[Saved data entries]
#####
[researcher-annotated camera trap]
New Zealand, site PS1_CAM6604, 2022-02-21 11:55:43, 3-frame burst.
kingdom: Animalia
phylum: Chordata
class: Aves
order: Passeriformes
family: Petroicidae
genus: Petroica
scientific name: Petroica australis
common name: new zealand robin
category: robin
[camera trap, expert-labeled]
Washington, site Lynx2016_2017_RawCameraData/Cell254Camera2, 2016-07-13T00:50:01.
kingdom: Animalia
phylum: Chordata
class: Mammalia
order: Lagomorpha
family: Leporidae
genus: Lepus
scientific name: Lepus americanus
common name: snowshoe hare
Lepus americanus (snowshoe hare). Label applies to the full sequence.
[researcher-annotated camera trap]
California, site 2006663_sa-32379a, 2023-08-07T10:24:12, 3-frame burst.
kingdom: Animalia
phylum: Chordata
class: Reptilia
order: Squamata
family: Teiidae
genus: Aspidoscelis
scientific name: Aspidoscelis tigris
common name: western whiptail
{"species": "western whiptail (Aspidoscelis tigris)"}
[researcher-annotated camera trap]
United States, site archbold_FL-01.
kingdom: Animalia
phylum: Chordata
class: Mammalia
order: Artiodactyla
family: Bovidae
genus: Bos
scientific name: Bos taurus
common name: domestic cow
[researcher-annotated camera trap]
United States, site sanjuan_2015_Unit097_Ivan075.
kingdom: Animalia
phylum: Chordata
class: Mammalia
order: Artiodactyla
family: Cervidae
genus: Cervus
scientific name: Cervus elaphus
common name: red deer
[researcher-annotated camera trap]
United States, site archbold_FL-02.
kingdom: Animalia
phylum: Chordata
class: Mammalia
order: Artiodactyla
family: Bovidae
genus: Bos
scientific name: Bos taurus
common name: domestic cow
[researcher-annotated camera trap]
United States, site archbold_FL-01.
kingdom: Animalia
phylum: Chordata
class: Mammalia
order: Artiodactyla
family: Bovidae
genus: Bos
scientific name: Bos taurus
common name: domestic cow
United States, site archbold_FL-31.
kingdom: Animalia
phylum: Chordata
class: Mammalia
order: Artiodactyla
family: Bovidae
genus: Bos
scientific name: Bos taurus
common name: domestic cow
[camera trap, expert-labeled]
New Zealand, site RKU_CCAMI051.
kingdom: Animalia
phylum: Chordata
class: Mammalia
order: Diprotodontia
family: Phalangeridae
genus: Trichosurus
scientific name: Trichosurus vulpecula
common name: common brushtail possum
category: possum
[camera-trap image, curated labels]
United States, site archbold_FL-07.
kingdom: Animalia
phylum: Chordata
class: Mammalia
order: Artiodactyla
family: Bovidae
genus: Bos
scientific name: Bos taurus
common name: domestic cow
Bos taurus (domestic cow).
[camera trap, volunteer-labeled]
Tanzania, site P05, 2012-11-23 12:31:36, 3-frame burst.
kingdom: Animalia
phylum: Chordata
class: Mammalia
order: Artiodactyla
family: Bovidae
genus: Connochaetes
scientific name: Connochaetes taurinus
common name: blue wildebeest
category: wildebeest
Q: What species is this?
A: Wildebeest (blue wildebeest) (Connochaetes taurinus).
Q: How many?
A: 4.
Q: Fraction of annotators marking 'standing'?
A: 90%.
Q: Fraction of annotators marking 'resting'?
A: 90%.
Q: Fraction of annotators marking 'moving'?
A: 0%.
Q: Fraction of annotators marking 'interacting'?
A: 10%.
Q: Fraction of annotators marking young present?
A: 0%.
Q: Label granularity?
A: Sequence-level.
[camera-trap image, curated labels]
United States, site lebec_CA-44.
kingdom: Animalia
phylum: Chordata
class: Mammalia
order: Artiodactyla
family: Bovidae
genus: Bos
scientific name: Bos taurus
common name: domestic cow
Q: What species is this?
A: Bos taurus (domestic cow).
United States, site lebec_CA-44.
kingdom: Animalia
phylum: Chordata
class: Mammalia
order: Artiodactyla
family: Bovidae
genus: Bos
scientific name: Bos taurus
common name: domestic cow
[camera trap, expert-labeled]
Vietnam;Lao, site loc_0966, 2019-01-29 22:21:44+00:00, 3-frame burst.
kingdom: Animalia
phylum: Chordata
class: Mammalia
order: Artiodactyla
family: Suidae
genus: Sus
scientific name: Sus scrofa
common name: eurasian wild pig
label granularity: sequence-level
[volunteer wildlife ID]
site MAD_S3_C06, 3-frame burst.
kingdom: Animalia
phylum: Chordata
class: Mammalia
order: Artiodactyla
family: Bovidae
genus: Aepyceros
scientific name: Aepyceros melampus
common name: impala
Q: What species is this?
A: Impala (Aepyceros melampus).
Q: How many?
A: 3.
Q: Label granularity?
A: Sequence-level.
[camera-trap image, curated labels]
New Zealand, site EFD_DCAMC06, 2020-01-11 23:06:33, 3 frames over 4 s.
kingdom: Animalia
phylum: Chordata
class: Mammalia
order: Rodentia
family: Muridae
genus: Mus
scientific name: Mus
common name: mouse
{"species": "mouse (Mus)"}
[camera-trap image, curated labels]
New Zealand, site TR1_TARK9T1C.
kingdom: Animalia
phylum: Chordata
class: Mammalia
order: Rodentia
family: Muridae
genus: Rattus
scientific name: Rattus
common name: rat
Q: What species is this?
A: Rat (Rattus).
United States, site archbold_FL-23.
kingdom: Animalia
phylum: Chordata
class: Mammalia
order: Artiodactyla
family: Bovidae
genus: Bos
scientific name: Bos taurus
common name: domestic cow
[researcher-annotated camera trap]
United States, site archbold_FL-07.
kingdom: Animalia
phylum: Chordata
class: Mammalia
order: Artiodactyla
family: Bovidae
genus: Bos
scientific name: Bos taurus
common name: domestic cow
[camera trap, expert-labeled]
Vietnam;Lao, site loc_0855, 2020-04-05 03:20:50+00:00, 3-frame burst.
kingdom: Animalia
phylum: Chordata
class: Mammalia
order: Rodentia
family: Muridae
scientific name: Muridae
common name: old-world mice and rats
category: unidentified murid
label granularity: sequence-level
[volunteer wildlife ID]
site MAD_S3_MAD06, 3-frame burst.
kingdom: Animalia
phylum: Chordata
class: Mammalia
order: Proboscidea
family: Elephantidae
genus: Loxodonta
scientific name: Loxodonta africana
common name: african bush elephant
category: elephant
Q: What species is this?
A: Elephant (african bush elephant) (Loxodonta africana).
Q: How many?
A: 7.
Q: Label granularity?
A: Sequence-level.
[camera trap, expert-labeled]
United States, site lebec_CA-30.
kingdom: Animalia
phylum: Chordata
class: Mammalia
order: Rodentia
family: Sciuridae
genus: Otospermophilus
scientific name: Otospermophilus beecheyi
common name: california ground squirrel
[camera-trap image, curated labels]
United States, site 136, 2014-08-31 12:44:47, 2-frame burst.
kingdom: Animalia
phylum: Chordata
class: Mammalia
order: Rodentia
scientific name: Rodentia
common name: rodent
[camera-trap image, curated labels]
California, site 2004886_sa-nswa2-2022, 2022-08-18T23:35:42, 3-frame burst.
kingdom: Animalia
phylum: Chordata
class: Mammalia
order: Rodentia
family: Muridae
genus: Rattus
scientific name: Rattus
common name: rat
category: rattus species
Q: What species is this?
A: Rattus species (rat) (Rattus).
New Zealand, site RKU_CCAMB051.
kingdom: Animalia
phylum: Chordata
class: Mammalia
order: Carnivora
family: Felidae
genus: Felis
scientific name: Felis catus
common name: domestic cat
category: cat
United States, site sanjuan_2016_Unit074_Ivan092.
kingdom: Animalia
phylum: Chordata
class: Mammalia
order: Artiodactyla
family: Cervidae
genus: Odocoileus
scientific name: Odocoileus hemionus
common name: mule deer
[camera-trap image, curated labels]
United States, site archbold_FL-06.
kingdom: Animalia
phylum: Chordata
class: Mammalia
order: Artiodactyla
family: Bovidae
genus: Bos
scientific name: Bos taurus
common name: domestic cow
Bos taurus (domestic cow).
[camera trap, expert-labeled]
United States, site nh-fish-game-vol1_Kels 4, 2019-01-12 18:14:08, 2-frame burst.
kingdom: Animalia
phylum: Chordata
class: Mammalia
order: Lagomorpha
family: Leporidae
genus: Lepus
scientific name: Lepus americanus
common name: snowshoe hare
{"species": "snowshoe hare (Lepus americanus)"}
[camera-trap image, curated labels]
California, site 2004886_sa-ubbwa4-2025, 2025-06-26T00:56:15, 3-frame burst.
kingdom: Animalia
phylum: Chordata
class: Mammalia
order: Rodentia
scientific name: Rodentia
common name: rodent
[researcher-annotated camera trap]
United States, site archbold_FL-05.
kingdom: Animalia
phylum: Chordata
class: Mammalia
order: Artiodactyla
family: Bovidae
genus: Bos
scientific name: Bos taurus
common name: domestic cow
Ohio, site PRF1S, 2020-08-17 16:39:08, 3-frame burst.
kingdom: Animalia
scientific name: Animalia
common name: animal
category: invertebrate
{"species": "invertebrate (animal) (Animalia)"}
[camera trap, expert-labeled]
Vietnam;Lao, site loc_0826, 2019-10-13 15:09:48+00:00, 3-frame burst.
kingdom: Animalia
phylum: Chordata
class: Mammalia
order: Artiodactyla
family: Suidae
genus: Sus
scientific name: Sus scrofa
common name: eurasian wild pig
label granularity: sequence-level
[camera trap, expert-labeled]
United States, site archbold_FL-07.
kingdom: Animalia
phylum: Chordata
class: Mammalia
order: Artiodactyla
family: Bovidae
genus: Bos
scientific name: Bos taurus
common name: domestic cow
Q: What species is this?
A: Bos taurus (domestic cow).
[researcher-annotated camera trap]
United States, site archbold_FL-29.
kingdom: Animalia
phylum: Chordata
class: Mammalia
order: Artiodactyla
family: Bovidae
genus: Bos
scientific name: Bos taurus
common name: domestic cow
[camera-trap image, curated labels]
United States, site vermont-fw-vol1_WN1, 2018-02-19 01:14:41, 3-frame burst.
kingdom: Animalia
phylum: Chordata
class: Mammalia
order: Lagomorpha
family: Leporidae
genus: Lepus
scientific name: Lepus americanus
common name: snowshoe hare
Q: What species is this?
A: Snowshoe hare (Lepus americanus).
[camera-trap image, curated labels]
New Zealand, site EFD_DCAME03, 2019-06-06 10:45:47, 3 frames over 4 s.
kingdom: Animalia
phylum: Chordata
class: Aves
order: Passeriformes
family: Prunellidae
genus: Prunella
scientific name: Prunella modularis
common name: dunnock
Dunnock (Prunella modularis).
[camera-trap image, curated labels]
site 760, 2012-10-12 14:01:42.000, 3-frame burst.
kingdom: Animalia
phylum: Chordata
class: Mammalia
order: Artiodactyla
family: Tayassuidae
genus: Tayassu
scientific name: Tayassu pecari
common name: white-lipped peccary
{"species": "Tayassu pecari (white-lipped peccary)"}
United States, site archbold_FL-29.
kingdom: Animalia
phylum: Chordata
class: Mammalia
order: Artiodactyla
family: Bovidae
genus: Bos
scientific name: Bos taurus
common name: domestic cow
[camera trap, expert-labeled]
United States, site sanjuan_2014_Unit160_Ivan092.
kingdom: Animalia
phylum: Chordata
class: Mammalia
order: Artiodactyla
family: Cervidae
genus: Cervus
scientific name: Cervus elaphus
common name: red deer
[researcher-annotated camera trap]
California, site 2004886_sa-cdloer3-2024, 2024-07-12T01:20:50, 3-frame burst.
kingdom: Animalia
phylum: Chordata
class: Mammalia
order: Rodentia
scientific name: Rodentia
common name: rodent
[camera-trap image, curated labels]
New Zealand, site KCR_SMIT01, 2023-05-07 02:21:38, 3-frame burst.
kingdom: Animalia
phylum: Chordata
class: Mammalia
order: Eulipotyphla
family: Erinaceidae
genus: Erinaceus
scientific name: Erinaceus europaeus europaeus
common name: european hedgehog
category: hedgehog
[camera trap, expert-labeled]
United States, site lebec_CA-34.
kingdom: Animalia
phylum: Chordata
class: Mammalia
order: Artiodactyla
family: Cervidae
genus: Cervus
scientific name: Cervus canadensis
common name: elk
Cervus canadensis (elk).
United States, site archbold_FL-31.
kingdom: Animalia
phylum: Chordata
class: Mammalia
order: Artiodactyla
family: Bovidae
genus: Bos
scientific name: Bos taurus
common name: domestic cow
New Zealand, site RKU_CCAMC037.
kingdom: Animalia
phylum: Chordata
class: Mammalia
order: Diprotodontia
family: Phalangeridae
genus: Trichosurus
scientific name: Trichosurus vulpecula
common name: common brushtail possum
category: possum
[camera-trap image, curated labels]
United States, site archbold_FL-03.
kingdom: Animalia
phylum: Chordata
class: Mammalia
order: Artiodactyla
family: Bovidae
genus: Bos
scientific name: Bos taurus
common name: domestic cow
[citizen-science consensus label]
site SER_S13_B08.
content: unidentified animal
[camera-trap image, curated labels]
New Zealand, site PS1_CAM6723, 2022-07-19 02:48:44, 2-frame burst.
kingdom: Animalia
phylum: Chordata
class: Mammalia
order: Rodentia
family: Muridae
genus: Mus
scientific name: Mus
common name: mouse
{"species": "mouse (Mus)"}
#####
--- Task statement ---
In the entries above, find each line that has the word "Vietnam". Copy it.

--- Solution to this task ---
Vietnam;Lao, site loc_0966, 2019-01-29 22:21:44+00:00, 3-frame burst.
Vietnam;Lao, site loc_0855, 2020-04-05 03:20:50+00:00, 3-frame burst.
Vietnam;Lao, site loc_0826, 2019-10-13 15:09:48+00:00, 3-frame burst.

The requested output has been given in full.